Por isso, enaltecer a existência humana
nunca foi tão essencial. Todas as vidas humanas importam. Sem exceção. São elas
que dão sentido ao mundo, que movimentam cada engrenagem do cotidiano, que
questionam, que descobrem, que inventam, que fazem a energia vital circular por
diferentes direções, sentidos e velocidades, para não permitir que a vida caia
em sono profundo.
E cada uma que se permite apagar
de maneira deliberada e cruel, seja pelo descaso voluntário, seja pela inação
preguiçosa, seja pela estupidez gratuita, é um buraco gigantesco e irreparável que
se abre. Porque cada um que parte nessa viagem sem volta leva consigo
informações, segredos, novidades, conhecimentos, que nunca se conhecerão, que
nunca ganharão a materialidade da ação. Imagine, então, quantas mentes
brilhantes e notáveis não estarão, nesse exato momento, vagando por esse
infinito de silêncios intransponível?
Isso explica porque tanta gente
se colocou em movimento contrário a essa maré. Hasteando bem alto a bandeira da
Ciência para delimitar as fronteiras onde se ergueriam as fortalezas da
vanguarda do conhecimento, aptas a trabalhar ininterruptamente para vencer o
tal invasor invisível. Movida pelo instinto de preservação, de cuidado, a
Ciência caminha a passos largos em busca da cura, plena e efetiva, para que as
perdas sejam minimizadas ao máximo possível.
Porque no fundo, as estatísticas são
importantes; mas, nesse caso, elas fazem doer em muitos momentos. Descobrimos a
duras penas, com essa experiência, o quanto os números podem ser traumáticos, cruéis,
na medida em que são preenchidos de alma, de história, de sonhos, de desejos,
os quais subitamente são confiscados, sequestrados sem que haja pedido de
resgate. Revelando uma vulnerabilidade humana tão grande que ultrapassa a nossa
capacidade de compreensão.
Isso significa que as ondas
virais arrastaram muita gente para as profundezas. Em maior ou em menor escala
todos perdemos o ar, nos afogando em um mar de carências, de insuficiências, de
impotência diante da fúria dos acontecimentos.

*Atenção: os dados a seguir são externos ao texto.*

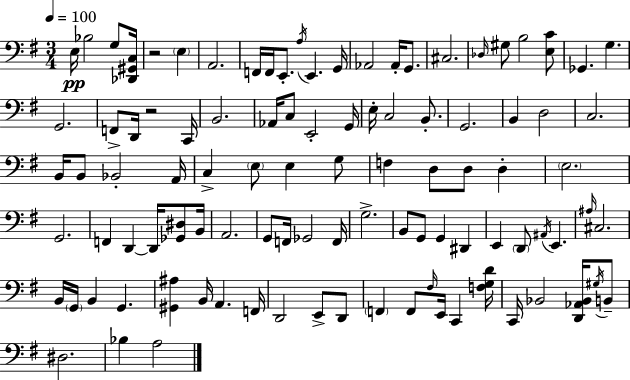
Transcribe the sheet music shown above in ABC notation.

X:1
T:Untitled
M:3/4
L:1/4
K:G
E,/4 _B,2 G,/2 [_D,,^G,,C,]/4 z2 E, A,,2 F,,/4 F,,/4 E,,/2 A,/4 E,, G,,/4 _A,,2 _A,,/4 G,,/2 ^C,2 _D,/4 ^G,/2 B,2 [E,C]/2 _G,, G, G,,2 F,,/2 D,,/4 z2 C,,/4 B,,2 _A,,/4 C,/2 E,,2 G,,/4 E,/4 C,2 B,,/2 G,,2 B,, D,2 C,2 B,,/4 B,,/2 _B,,2 A,,/4 C, E,/2 E, G,/2 F, D,/2 D,/2 D, E,2 G,,2 F,, D,, D,,/4 [_G,,^D,]/2 B,,/4 A,,2 G,,/2 F,,/4 _G,,2 F,,/4 G,2 B,,/2 G,,/2 G,, ^D,, E,, D,,/2 ^A,,/4 E,, ^A,/4 ^C,2 B,,/4 G,,/4 B,, G,, [^G,,^A,] B,,/4 A,, F,,/4 D,,2 E,,/2 D,,/2 F,, F,,/2 ^F,/4 E,,/4 C,, [F,G,D]/4 C,,/4 _B,,2 [D,,_A,,_B,,]/4 ^G,/4 B,,/2 ^D,2 _B, A,2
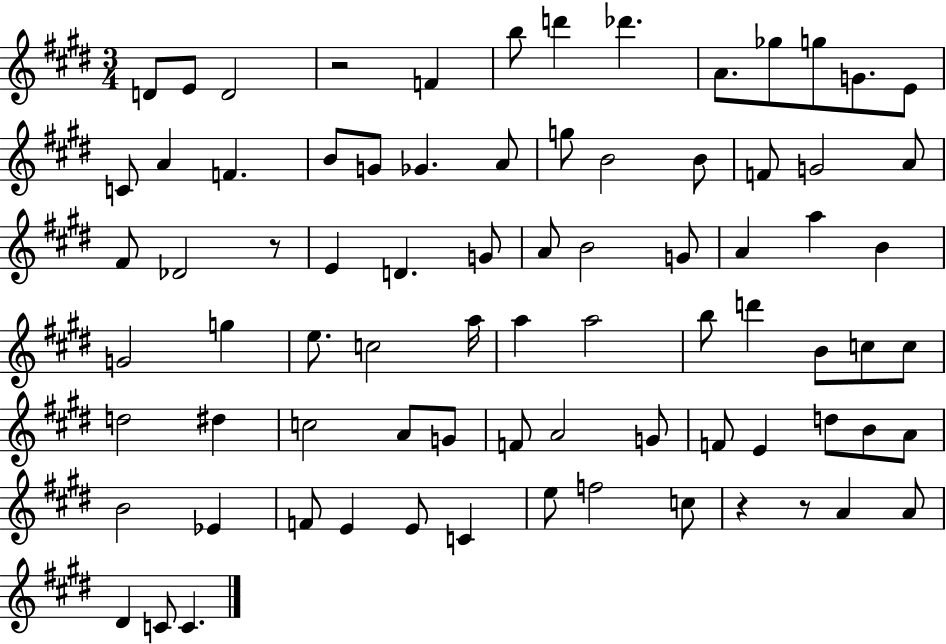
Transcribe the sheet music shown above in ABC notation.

X:1
T:Untitled
M:3/4
L:1/4
K:E
D/2 E/2 D2 z2 F b/2 d' _d' A/2 _g/2 g/2 G/2 E/2 C/2 A F B/2 G/2 _G A/2 g/2 B2 B/2 F/2 G2 A/2 ^F/2 _D2 z/2 E D G/2 A/2 B2 G/2 A a B G2 g e/2 c2 a/4 a a2 b/2 d' B/2 c/2 c/2 d2 ^d c2 A/2 G/2 F/2 A2 G/2 F/2 E d/2 B/2 A/2 B2 _E F/2 E E/2 C e/2 f2 c/2 z z/2 A A/2 ^D C/2 C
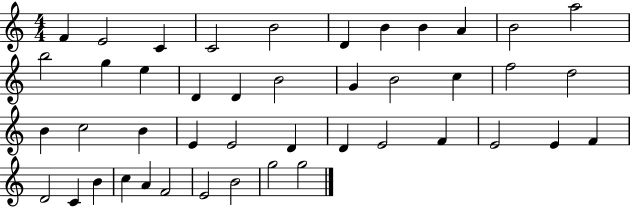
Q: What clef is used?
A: treble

A COVID-19 não é uma onda que surgiu
para ser disputada entre os mais altos, os mais fortes, os mais rápidos. Ela não
fez exigências, discriminações, objeções. Era só uma questão de um minuto de
descuido para ser naufragado por ela.
Aí vieram as vacinas, os
aprendizados, as reflexões, ... e muitos conseguiram vencer as correntes desse
mar, apesar do vírus continuar por aí. Ele sabe que as batalhas podem ser
perdidas; mas, não se deve desistir da guerra. Então, ele inova. Muda.
Transforma-se daqui e dali, para dar forma e conteúdo as novas ondas gigantes. A
variante ômicron não deixa mentir! É tão impetuosa na sua disseminação que nem
se importa em se fazer sutilmente presente naqueles que já foram imunizados. Enquanto
nos outros, ela não perdoa na sua agressividade.
Por tudo isso, não é de se
estranhar que haja momentos, os quais nos sintamos um tanto quanto à deriva. Sendo
levados daqui e dali pelo movimento dessas ondas, o qual mexe e remexe com a
estabilidade dos nossos sentimentos, das nossas emoções, do nosso consciente e
inconsciente. Um certo tipo de exaustão moral que ultrapassa o desgaste físico do
processo, causando melancolia embebida por raiva e indignação. Algo difícil de
digerir, de processar, de ressignificar.
Mas, apesar dos pesares, não se pode esmorecer. Afinal de contas, como escreveu João Guimarães Rosa, “O correr da vida embrulha tudo. A vida é assim: esquenta e esfria, aperta e daí afrouxa, sossega e depois desinquieta. O que ela quer da gente é coragem” (Grande Sertão: Veredas). E com um pouco mais de atenção, de paciência, de respeito, havemos sim, de chegar a tempos de “mares de calmaria”, nos quais as ondas terão se aquietado, assim como, as nossas próprias almas.